▶ [SELECTED TEXT]
---+---
Farm intern helping shoppers with their purchases.

The big Redland Organics tent dominated the west entrance of the market, and its tables were loaded with a variety of fresh, organic fruits and vegetables. It’s one of many sellers returning this year, and plenty more new ones were added to the mix. There are 50 vendors this year, according to Alana Perez, the Director of Pinecrest Gardens. I caught her prowling the market snapping pictures with her iPhone. She was delighted about the turnout on the first morning of the season. “This has really taken off, it’s huge!” she exclaimed. “The market has community support and it has a loyal following.” And the hungry community was there shopping up a storm. They lined up eight and ten deep to pay at the Redland Organics tent. By noon, Farmer Margie had sold out of grape tomatoes, all greens, and most fruit and vegetables. Only a few green peppers, zucchini, thai basil and some mamey remained.

Eggplants with schnozzles, proboscis, protruberances, and curlicues.

This year the market setup was a bit different. The tents were moved back to a row of banyan trees behind the main parking lot for the Gardens. It was hard to see tents from the road when I drove up. Then I spotted two small signs pointing me to the parking lot. Some vendors would have preferred to be visible from the street, like last year. But Alana Perez explained the move freed up more parking spaces. And Farmer Margie pointed out that the trees provide shade that helps keep produce from wilting in the heat.
---+---
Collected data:

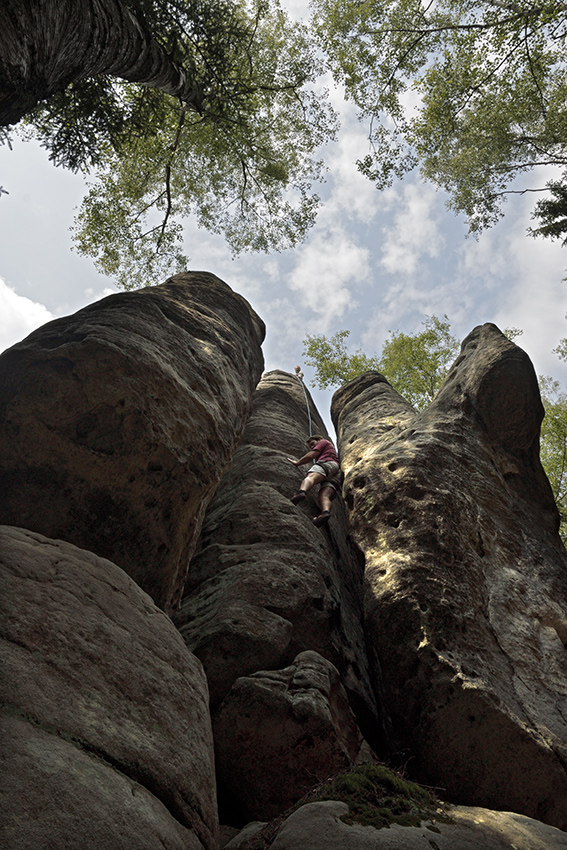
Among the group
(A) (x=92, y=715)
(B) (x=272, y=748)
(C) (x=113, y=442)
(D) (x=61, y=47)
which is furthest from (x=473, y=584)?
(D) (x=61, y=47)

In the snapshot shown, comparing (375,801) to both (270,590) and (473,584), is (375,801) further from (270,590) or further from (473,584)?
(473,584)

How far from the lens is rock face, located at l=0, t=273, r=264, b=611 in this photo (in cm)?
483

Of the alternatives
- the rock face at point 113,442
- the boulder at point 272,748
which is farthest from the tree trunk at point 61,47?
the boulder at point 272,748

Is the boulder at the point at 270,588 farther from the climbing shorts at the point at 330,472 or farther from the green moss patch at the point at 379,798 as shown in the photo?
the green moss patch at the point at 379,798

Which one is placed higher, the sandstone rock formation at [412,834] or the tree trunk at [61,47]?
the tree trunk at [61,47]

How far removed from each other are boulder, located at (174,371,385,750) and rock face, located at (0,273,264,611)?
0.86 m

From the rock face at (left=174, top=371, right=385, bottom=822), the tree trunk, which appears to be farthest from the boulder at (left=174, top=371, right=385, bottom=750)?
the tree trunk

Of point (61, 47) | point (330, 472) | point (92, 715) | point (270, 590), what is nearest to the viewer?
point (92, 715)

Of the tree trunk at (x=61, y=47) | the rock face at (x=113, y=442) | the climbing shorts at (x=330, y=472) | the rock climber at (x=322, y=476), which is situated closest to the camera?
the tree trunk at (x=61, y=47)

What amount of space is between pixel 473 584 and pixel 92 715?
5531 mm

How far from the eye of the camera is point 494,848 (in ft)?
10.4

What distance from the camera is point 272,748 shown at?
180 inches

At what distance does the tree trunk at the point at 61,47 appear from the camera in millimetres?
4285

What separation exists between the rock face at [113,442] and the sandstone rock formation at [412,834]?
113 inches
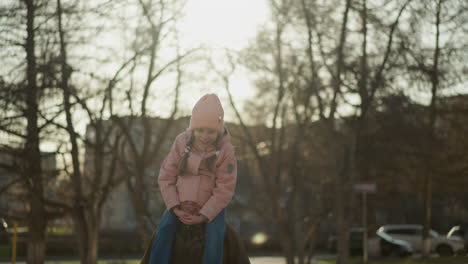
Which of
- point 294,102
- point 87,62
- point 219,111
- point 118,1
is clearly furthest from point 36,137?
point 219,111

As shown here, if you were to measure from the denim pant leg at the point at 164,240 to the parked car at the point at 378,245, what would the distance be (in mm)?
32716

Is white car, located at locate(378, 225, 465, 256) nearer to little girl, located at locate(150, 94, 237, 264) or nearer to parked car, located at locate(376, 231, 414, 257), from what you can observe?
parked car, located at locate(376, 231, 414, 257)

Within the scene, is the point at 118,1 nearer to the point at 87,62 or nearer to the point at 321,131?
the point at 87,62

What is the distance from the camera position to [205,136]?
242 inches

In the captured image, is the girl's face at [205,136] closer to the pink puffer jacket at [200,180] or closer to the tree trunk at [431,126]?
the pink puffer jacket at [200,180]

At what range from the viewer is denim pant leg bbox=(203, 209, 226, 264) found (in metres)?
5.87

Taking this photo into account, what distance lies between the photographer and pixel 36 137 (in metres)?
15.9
---+---
▶ [PROBLEMS AND TASKS]
a) According to the market article, how many vendors are at the market this year?
b) Using the market article, explain why the tents were moved back to the row of banyan trees.
None of the collected lines are needed for this work.

▶ [TASK RESPONSES]
a) There are 50 vendors this year.

b) Alana Perez explained that the move freed up more parking spaces. Farmer Margie added that the trees give shade that helps keep produce from wilting in the heat.